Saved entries
__________

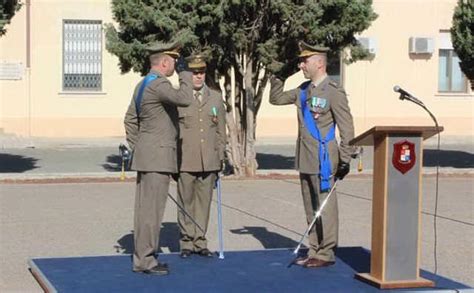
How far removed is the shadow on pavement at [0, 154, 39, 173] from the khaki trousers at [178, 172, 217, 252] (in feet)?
36.6

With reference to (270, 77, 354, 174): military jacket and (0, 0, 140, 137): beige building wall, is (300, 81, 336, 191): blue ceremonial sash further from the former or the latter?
(0, 0, 140, 137): beige building wall

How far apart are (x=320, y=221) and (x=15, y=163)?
1397 cm

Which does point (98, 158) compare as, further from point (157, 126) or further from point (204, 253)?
point (157, 126)

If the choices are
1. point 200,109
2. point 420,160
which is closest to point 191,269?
point 200,109

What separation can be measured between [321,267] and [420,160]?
4.87 feet

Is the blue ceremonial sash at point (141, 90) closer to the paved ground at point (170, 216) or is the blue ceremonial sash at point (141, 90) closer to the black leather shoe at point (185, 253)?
the black leather shoe at point (185, 253)

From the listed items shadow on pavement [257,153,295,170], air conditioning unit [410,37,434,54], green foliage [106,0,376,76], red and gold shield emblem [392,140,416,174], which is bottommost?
shadow on pavement [257,153,295,170]

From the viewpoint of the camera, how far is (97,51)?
92.4ft

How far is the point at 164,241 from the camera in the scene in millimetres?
10312

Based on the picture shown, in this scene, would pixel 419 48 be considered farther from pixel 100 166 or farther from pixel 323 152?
pixel 323 152

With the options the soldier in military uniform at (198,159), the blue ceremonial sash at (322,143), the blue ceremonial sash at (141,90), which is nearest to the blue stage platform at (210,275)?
the soldier in military uniform at (198,159)

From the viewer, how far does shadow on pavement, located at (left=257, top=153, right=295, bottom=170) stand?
21.1 meters

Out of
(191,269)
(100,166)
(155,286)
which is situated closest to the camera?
(155,286)

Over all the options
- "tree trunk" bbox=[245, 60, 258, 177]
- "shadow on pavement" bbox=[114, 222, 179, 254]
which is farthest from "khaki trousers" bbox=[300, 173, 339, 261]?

__________

Change "blue ceremonial sash" to "white ceremonial sash" everywhere it occurs in the records above and write the records out again with nothing else altered. Leave out the pictures.

- _RESPONSE TO THIS TASK_:
How far removed is the shadow on pavement at [0, 154, 39, 173] from the khaki trousers at [178, 172, 217, 252] (in feet)?
36.6

With reference to (270, 77, 354, 174): military jacket and (0, 0, 140, 137): beige building wall, is (300, 81, 336, 191): white ceremonial sash further from the former or the latter?
(0, 0, 140, 137): beige building wall

How far apart are (x=320, y=221) and (x=15, y=163)?
1397 cm

Which does point (98, 158) compare as, further from point (157, 126) or further from point (204, 253)?
point (157, 126)

If the choices are
1. point 200,109
2. point 420,160
which is closest to point 191,269?
point 200,109

What separation can be measured between [321,267] and [420,160]?
4.87 feet

Is the white ceremonial sash at point (141, 90) closer to the paved ground at point (170, 216) or is the white ceremonial sash at point (141, 90) closer to the black leather shoe at point (185, 253)?
the black leather shoe at point (185, 253)

From the listed items shadow on pavement [257,153,295,170], air conditioning unit [410,37,434,54], green foliage [106,0,376,76], red and gold shield emblem [392,140,416,174], which is bottommost?
shadow on pavement [257,153,295,170]

From the viewpoint of the camera, how far is (97,51)?
92.4ft

How far is the point at 164,241 from the camera in the scene in millimetres?
10312

Based on the picture shown, in this scene, would pixel 419 48 be considered farther from pixel 100 166 or farther from pixel 323 152?
pixel 323 152

With the options the soldier in military uniform at (198,159), the white ceremonial sash at (322,143), the white ceremonial sash at (141,90), which is nearest to the blue stage platform at (210,275)?
the soldier in military uniform at (198,159)

From the viewer, how far does shadow on pavement, located at (left=257, top=153, right=295, bottom=170) stand?
21.1 meters

Out of
(191,269)
(100,166)
(155,286)
which is situated closest to the camera?
(155,286)

Over all the options
- "tree trunk" bbox=[245, 60, 258, 177]
- "shadow on pavement" bbox=[114, 222, 179, 254]
which is farthest from "khaki trousers" bbox=[300, 173, 339, 261]?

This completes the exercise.